Last week, a federal judge ruled that the Food and Drug Administration (FDA) cannot prohibit a pharmaceutical company from marketing its drugs for off-label uses if its claims are truthful and not misleading. This ruling, while not precedential, alters the traditional compliance analysis regarding the legality of off-label marketing.

This decision, Amarin Pharma Inc. et al v United States Food & Drug Administration et al, 1:15-cv-03588-PAE (NYSD), follows precedent established in 2012 in United States v. Caronia, in which the Second Circuit vacated the conviction of a pharmaceutical sales representative who engaged in the off-label promotion of a drug, holding that the First Amendment does not permit one’s conviction solely on the basis of truthfully promoting off-label uses. However, in the Amarin decision, Judge Engelmayer expanded the scope of Caronia by concluding that truthful and non-misleading speech cannot serve as the basis for a misbranding action.

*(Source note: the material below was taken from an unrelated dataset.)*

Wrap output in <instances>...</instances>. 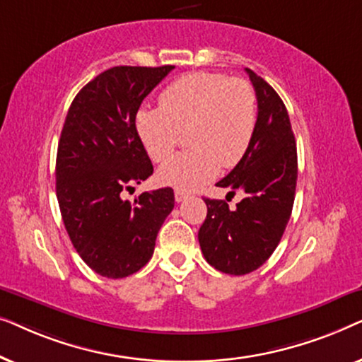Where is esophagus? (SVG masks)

In 2012, the FDA approved Amarin’s drug, Vascepa®, for patients with very high triglyceride levels, a condition known to increase the risk of pancreatitis and cardiovascular disease. However, the FDA rejected a second use of the drug that would have allowed Amarin to market Vascepa to patients with persistently high triglycerides who also take statins (i.e., drugs used to lower cholesterol). Although it was undisputed that Vascepa was safe and effective in reducing such triglyceride levels, the FDA told Amarin it needed to submit additional data regarding whether lowering triglyceride levels for patients on statins actually translates to a reduced cardiovascular risk. Absent formal approval, the FDA contended that distributing information about the alternate use would constitute misbranding under the Federal Food, Drug, and Cosmetic Act (FDCA).

Amarin subsequently filed a lawsuit seeking declaratory and injunctive relief that would prevent the FDA from prosecuting it for truthful, non-misleading speech concerning Vascepa. Amarin argued that the FDA’s efforts to stop it from sharing “off-label” information would violate its free speech protections. In a 71-page opinion, Judge Engelmayer agreed with Amarin and ruled that, consistent with the First Amendment, Amarin “may engage in truthful and non-misleading speech promoting the off-label use of Vascepa.” Notably, the judge opined:  “In the end . . ., if the speech at issue is found truthful and non-misleading, under Caronia, it may not serve as the basis for a misbranding action.”

The FDA has 60 days to appeal Judge Engelmayer’s ruling. If the decision stands, it could continue to pave the way for pharmaceutical companies and medical device manufacturers to engage in the off-label marketing of drugs that is truthful and not misleading. While Amarin and Caronia signal a potential change in the way the government will have to approach off-label marketing cases, it is important to note that these decisions both come out of the Second Circuit, and it still is uncertain how other circuits will rule when presented with similar facts.